- Stated problem -
Convert the lines of the listing from the one containing "As represented in" through the last line, inclusive, into a JSON list of strings with one string per line and no blank lines.

-------- Given information --------

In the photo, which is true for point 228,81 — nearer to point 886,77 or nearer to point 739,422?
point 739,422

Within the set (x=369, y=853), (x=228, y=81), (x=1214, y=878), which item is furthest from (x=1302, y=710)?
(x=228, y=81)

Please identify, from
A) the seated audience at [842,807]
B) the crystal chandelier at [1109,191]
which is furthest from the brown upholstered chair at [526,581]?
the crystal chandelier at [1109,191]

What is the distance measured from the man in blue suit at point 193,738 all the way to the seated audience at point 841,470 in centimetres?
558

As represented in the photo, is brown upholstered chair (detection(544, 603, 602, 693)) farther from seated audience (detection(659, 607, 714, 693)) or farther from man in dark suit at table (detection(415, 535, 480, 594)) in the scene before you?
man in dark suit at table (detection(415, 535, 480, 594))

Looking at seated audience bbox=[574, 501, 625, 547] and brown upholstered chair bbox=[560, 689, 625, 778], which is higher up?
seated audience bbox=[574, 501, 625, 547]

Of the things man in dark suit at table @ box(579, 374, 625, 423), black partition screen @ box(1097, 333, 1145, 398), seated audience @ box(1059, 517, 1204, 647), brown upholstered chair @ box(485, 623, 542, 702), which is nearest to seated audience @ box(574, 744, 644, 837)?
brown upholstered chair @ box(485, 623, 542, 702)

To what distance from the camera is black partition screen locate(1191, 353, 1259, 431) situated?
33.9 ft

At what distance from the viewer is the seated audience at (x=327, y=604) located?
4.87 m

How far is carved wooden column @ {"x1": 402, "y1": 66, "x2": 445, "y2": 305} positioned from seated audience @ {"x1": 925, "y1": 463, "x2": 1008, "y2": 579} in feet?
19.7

--------

- Completed task -
[
  "As represented in the photo, is brown upholstered chair (detection(544, 603, 602, 693)) farther from seated audience (detection(659, 607, 714, 693)) or farther from man in dark suit at table (detection(415, 535, 480, 594)) in the scene before you?",
  "man in dark suit at table (detection(415, 535, 480, 594))",
  "Looking at seated audience bbox=[574, 501, 625, 547] and brown upholstered chair bbox=[560, 689, 625, 778], which is higher up?",
  "seated audience bbox=[574, 501, 625, 547]",
  "Of the things man in dark suit at table @ box(579, 374, 625, 423), black partition screen @ box(1097, 333, 1145, 398), seated audience @ box(1059, 517, 1204, 647), brown upholstered chair @ box(485, 623, 542, 702), which is nearest to seated audience @ box(574, 744, 644, 837)?",
  "brown upholstered chair @ box(485, 623, 542, 702)",
  "To what distance from the camera is black partition screen locate(1191, 353, 1259, 431) situated?",
  "33.9 ft",
  "At what distance from the viewer is the seated audience at (x=327, y=604) located?",
  "4.87 m",
  "How far is carved wooden column @ {\"x1\": 402, \"y1\": 66, \"x2\": 445, \"y2\": 305} positioned from seated audience @ {\"x1\": 925, \"y1\": 463, \"x2\": 1008, \"y2\": 579} in feet?",
  "19.7"
]